Can you set out the lines below as a Markdown table with the columns Row and Line, numbering each nonblank line, skipping blank ones, and leaving out the pictures?

_ _ _ _ _ _ _

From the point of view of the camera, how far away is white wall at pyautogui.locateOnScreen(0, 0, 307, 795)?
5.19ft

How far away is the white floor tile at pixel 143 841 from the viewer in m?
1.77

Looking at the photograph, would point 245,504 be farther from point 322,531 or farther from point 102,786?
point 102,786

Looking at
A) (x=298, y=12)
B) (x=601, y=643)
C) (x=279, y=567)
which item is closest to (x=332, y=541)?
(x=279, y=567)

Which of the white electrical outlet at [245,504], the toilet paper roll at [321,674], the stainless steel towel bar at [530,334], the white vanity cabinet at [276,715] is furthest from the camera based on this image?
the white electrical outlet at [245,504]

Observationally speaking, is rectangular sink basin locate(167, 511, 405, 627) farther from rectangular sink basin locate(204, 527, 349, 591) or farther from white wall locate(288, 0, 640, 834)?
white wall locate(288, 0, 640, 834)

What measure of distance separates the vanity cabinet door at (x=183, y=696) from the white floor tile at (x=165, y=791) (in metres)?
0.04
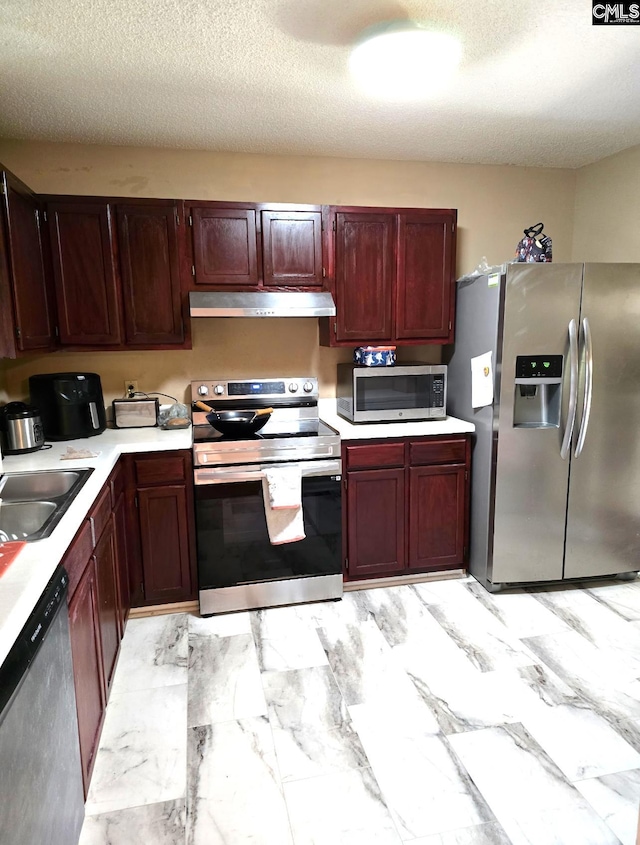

_ _ _ _ _ _ _

OUTPUT FOR THIS EXERCISE:
| Row | Line |
|---|---|
| 1 | From the point of view of the camera, how far away is white wall at pyautogui.locateOnScreen(0, 0, 307, 795)? |
| 2 | 5.19ft |
| 3 | How far away is the white floor tile at pixel 143 841 from the viewer in m? |
| 4 | 1.77 |
| 5 | Looking at the photograph, would point 245,504 be farther from point 322,531 or farther from point 102,786? |
| 6 | point 102,786 |
| 7 | Looking at |
| 8 | A) (x=298, y=12) |
| 9 | B) (x=601, y=643) |
| 10 | C) (x=279, y=567) |
| 11 | which item is closest to (x=332, y=541)? |
| 12 | (x=279, y=567) |
| 13 | Which of the white electrical outlet at [245,504], the toilet paper roll at [321,674], the stainless steel towel bar at [530,334], the white vanity cabinet at [276,715] is furthest from the camera based on this image? |
| 14 | the white electrical outlet at [245,504] |
| 15 | Observationally speaking, is rectangular sink basin locate(167, 511, 405, 627) farther from rectangular sink basin locate(204, 527, 349, 591) or farther from white wall locate(288, 0, 640, 834)? |
| 16 | white wall locate(288, 0, 640, 834) |
| 17 | What measure of distance separates the vanity cabinet door at (x=183, y=696) from the white floor tile at (x=165, y=791) (in metres)? |
| 18 | 0.04 |